Es lógico pensar que más de un grupo se interesa en la construcción de un futuro de acuerdo a sus intereses: el futuro que ofrezcas debe ser vendible, no necesariamente verosímil. Por qué la memoria que robó Lübeck es tan importante es algo para lo que aún no encuentra respuesta. Memoria se puede conseguir en cualquier lado; tanta y más fácilmente que el speed, cuando la oferta supera la demanda. Algo hay en esa memoria, entonces, que encierra una respuesta, o un camino, que es más o menos lo mismo. O la clave de un futuro posible, y eso es lo que quieren saber los que la buscan. La clave. Momento, Uhu. Si la memoria robada encierra una clave, eso significa que fue puesta en la planta de donde la robó Lübeck. Hay una posibilidad, remota, sí, de que Lübeck sepa exactamente eso, y que todo lo de abrir un local para comerciar con ella no sea más que una pantalla. ¿Y si Lübeck no huyó a la Innombrable, sino que lo mandaron con una finalidad muy concreta? Es algo que debe discutir con La dama nocturna.
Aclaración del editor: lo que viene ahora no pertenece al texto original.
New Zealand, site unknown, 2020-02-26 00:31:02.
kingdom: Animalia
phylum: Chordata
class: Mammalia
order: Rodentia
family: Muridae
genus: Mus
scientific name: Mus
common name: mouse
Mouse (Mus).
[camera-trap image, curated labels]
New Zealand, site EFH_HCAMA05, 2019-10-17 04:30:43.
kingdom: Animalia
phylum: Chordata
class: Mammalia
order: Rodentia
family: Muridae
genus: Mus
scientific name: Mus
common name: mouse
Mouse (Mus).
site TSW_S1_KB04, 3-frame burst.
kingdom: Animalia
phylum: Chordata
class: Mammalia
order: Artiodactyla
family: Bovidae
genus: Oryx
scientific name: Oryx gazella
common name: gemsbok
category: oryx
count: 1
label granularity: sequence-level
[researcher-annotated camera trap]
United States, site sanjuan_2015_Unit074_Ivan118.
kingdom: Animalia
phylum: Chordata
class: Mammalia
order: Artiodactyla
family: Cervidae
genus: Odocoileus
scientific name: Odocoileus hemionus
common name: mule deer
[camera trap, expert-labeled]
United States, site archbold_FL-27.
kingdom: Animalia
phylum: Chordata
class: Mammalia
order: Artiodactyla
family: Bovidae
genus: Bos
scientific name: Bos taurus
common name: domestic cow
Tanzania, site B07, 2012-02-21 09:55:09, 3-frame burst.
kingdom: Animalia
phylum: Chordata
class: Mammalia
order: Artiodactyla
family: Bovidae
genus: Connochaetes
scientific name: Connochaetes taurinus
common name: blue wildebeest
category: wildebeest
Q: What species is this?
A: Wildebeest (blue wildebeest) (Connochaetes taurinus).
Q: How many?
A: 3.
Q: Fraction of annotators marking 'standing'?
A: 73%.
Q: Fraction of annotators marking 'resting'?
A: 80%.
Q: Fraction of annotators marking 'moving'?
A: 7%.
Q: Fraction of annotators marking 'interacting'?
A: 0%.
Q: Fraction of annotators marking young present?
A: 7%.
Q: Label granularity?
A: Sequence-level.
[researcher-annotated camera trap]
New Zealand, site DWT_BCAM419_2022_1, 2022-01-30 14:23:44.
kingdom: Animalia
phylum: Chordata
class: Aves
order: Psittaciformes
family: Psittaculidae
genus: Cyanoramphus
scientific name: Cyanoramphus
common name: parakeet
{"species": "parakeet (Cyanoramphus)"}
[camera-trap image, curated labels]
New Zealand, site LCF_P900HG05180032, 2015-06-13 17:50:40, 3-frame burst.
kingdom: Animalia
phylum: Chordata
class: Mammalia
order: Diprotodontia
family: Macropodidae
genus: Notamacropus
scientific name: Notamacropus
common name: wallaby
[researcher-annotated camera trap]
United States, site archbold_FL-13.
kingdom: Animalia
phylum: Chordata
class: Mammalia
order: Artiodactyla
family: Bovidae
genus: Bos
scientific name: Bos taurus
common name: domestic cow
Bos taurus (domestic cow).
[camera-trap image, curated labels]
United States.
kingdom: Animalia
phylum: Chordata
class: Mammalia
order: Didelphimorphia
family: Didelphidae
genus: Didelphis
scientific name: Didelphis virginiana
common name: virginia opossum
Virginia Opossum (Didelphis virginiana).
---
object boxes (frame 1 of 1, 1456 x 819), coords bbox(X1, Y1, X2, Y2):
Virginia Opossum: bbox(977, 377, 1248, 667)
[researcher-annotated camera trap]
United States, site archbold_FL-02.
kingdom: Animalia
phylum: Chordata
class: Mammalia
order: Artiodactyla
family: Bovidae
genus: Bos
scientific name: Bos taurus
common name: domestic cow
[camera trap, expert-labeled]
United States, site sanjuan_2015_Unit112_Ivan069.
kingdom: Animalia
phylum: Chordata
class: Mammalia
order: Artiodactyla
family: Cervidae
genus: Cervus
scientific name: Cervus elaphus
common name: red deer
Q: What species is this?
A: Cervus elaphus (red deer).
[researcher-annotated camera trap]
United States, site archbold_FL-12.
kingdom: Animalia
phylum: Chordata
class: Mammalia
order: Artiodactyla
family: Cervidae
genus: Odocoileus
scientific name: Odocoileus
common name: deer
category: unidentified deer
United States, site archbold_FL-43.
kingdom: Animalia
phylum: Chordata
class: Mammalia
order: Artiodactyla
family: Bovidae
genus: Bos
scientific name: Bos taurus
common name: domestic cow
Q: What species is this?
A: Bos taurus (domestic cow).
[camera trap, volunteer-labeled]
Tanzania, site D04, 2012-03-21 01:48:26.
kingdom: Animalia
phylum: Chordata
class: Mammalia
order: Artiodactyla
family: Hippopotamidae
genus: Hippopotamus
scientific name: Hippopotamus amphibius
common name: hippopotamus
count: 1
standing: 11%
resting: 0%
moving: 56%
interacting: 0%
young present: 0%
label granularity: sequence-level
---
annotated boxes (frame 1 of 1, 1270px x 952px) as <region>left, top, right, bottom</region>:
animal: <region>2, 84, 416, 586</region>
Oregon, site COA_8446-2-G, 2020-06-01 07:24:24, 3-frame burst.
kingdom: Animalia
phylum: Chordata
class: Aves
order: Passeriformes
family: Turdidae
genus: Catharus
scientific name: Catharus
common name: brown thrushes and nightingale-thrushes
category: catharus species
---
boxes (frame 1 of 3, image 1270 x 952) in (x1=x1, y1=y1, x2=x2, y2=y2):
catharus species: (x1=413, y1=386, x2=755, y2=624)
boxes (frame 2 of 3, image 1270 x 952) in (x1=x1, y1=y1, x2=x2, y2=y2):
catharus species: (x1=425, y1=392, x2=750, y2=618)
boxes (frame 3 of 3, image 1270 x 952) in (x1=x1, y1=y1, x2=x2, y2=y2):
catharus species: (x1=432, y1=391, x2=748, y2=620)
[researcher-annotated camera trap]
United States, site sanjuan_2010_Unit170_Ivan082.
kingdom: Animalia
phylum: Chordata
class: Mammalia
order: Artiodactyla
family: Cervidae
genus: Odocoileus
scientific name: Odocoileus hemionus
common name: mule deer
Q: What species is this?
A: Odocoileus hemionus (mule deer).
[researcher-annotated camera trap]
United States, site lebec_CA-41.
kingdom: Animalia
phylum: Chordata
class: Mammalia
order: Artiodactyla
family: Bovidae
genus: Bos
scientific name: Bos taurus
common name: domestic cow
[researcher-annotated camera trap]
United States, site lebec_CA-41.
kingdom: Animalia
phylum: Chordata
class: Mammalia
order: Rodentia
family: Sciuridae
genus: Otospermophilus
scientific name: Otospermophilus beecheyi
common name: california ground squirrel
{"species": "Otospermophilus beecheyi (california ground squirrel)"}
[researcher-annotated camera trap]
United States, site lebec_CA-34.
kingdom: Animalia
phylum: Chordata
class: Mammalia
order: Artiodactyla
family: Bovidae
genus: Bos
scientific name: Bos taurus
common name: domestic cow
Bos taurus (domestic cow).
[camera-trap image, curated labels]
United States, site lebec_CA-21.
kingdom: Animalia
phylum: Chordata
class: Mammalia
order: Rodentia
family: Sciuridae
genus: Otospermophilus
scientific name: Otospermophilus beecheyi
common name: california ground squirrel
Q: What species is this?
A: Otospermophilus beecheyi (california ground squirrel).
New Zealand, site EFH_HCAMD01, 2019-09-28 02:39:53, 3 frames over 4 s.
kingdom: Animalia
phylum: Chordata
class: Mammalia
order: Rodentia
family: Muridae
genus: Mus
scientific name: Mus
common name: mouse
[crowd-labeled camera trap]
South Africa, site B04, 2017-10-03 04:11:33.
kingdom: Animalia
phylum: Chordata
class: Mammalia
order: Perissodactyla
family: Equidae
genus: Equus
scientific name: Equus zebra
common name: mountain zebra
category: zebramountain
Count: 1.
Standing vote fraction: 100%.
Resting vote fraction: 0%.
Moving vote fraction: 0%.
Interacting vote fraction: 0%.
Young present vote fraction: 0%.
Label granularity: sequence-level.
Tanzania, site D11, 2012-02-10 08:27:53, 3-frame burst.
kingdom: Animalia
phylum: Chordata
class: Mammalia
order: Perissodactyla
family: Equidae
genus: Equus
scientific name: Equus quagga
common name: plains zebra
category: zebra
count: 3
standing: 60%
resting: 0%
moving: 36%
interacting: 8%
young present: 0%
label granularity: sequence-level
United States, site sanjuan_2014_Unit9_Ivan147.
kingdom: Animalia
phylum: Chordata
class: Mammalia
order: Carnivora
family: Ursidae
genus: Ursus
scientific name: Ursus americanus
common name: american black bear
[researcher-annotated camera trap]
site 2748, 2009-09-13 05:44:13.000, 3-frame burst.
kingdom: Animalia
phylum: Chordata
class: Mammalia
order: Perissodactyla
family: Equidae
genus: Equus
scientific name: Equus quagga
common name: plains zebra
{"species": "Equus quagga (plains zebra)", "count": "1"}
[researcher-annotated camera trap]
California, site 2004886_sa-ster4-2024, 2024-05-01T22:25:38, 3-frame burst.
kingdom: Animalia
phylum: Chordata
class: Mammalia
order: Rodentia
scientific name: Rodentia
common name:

Es tarde como para regresar a lo del Coco, y la zona se vuelve más peligrosa, aun para alguien con una kukri y un par de hombres fuertes y armados. Lo hará a plena luz del día. Y debe ocuparse de Lübeck; mejor dicho, debe hacer que le dé la maldita memoria de una vez para analizarla. Y para eso cuenta con La dama nocturna. Vaya, estará encantada de que la necesite. Ya falta poco para el alba, para buscar a Chico Luemi.

Se quita las botas, la chaqueta y la cadena; mete la kukri bajo la almohada, apaga la luz. Aprieta con suavidad un botón oculto en la cabecera de la cama. Si hay algo que realmente lo calma es Vergnügte Ruh’, beliebte Seelenlust, del gran compositor.

En las esquinas, los puntitos rojos, casi invisibles, se encargan de detectar cualquier mínimo movimiento, aquí o en todo el perímetro. Y, por fin, empieza a dormirse con la voz del ya olvidado Andreas Scholl y con el rostro de Ruth a su lado. Ella se inclina, murmura algo que no comprende y se duerme.